DATA:
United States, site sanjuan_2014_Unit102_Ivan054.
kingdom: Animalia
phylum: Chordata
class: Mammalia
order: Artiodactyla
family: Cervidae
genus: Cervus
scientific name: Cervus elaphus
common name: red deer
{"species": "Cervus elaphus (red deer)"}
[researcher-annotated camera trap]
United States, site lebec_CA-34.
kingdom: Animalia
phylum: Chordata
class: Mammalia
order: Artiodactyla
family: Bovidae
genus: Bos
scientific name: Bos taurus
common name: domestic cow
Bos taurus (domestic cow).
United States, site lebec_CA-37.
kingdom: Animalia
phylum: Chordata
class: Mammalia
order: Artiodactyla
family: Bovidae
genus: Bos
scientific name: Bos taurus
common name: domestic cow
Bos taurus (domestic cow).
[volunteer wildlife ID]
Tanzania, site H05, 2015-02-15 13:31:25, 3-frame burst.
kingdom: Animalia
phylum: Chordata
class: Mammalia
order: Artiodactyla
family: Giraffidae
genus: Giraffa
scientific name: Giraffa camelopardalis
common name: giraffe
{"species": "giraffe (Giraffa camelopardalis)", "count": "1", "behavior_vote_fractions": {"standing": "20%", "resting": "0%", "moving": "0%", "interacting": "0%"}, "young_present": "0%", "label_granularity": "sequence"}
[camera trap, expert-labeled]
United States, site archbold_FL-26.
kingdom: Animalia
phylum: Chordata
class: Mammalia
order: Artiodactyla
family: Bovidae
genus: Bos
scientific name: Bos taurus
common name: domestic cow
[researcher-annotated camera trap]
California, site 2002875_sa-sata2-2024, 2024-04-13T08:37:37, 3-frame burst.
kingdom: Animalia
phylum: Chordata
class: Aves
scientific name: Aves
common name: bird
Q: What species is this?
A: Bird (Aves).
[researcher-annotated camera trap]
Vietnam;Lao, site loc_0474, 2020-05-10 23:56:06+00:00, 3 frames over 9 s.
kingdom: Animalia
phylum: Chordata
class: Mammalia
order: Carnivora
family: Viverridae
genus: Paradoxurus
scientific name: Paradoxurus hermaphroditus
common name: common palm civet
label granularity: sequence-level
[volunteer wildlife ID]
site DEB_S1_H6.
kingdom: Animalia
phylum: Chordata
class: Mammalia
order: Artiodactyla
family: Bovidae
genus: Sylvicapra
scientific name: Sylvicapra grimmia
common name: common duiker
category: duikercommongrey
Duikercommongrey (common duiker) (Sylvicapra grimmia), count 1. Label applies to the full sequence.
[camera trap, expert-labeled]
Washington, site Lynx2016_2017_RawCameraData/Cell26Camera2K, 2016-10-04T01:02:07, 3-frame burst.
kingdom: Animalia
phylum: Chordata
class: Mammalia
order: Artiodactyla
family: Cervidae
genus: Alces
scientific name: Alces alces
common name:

TASK OBJECTIVE: Please work out how many lines of the data include the string "species" and reply with the number alone.

YOUR RESPONSE: 3